Het lijkt erop dat dit soort misdrijven steeds vaker wordt gepleegd. Dat is niet te tolereren. Het is goed dat we daar flink tegen optreden. Maar ik vraag me af of een slachtoffer geholpen is met een hogere straf. Ik denk dat een slachtoffer meer baat heeft bij herstelrecht, een confrontatie met de dader.
Een hogere straf schrikt een jeugdige dader in ieder geval niet af, dat blijkt uit allerlei onderzoeken. Een jongere is gericht op snel resultaat en denkt echt niet: Ik pas wel op, want ik kan nu vier jaar in de gevangenis belanden.”
Lik-op-stuk
Mét Teeven is Bruning van mening dat het van belang is dat er meer werk wordt gemaakt van taakstraffen. „Een lik-op-stukbeleid is goed. Laat jongeren maar snel voelen dat ze fout zitten. Nu zie je dat het laten uitvoeren van taakstraffen vaak te wensen overlaat. Het is zaak dat er een betere controle komt.”
Jeugdige criminelen komen vaak uit allochtone kring. Moeten allochtone ouders meer worden ingeschakeld?

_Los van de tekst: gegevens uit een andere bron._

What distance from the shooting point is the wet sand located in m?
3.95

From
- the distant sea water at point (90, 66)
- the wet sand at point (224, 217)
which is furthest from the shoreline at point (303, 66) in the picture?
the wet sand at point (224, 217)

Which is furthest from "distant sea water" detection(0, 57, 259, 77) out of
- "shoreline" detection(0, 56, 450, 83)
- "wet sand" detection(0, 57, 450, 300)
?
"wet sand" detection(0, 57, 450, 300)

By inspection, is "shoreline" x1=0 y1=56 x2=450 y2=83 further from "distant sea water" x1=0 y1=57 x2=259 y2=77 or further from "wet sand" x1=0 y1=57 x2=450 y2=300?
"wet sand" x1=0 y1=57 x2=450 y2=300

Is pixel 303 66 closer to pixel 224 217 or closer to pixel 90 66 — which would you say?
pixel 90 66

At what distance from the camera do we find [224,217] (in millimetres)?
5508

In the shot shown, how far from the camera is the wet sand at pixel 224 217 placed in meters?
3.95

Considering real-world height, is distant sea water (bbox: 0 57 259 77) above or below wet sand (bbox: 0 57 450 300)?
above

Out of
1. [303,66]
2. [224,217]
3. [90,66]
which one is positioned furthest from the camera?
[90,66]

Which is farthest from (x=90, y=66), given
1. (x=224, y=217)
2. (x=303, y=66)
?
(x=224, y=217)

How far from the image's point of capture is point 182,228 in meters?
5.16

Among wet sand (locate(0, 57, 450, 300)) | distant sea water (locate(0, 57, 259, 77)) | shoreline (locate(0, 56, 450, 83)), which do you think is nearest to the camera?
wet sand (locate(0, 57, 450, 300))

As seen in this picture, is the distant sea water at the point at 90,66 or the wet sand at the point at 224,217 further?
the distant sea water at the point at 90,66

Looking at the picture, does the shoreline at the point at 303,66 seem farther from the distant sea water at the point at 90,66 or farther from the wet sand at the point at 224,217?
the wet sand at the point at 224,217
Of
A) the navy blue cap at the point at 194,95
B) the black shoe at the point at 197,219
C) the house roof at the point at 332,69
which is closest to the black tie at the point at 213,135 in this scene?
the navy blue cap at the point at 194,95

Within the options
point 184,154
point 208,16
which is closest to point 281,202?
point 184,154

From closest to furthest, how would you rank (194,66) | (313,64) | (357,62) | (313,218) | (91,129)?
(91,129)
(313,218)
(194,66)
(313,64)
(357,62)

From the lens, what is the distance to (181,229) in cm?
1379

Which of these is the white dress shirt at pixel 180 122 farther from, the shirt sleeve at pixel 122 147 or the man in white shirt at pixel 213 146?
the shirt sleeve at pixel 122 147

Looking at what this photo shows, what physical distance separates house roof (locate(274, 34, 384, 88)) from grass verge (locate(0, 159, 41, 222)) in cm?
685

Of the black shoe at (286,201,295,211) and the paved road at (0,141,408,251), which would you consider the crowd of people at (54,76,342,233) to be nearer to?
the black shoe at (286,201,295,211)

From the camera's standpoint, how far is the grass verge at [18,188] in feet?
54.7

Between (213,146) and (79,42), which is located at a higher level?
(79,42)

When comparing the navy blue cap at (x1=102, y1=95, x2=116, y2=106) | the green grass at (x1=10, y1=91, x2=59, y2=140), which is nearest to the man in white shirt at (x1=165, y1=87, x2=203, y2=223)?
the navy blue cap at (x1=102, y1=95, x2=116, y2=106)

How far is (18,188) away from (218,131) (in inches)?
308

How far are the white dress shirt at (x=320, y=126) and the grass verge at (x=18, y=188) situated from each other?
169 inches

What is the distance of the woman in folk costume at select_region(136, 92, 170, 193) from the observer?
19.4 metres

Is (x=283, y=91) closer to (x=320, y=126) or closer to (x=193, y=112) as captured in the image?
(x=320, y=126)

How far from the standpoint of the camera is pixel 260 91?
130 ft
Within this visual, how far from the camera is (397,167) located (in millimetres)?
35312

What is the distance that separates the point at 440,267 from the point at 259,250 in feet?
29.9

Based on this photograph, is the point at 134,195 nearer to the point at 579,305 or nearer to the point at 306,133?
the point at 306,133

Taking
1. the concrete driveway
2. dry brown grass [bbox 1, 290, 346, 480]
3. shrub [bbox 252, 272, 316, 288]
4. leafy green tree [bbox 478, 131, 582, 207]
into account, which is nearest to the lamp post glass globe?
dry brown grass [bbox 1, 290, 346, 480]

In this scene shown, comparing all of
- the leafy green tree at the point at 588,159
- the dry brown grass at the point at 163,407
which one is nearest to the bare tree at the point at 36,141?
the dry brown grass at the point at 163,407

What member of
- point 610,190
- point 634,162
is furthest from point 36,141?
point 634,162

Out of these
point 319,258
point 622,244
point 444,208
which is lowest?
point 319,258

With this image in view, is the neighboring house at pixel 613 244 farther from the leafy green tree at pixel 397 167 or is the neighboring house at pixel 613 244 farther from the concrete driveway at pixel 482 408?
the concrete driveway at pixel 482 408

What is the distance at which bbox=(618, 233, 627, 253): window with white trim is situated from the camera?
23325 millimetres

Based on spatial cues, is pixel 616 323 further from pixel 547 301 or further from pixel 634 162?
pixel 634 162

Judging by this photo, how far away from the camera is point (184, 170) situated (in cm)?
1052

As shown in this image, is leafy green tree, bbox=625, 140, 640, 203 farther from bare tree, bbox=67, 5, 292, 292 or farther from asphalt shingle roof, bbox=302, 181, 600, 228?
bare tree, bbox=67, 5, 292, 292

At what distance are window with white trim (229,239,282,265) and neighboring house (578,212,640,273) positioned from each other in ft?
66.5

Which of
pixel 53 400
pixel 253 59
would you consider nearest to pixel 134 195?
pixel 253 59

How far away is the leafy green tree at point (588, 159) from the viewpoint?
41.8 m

„In de jeugdzorg zijn allochtone jongeren ondervertegenwoordigd, in het jeugdstrafrecht zijn ze oververtegenwoordigd. Dat betekent dat allochtone ouders nog te weinig naar de hulpinstanties stappen. Als autoriteiten moeten we die ouders meer benaderen, maar ze zullen zelf ook vaker een beroep moeten doen op de hulpinstanties.”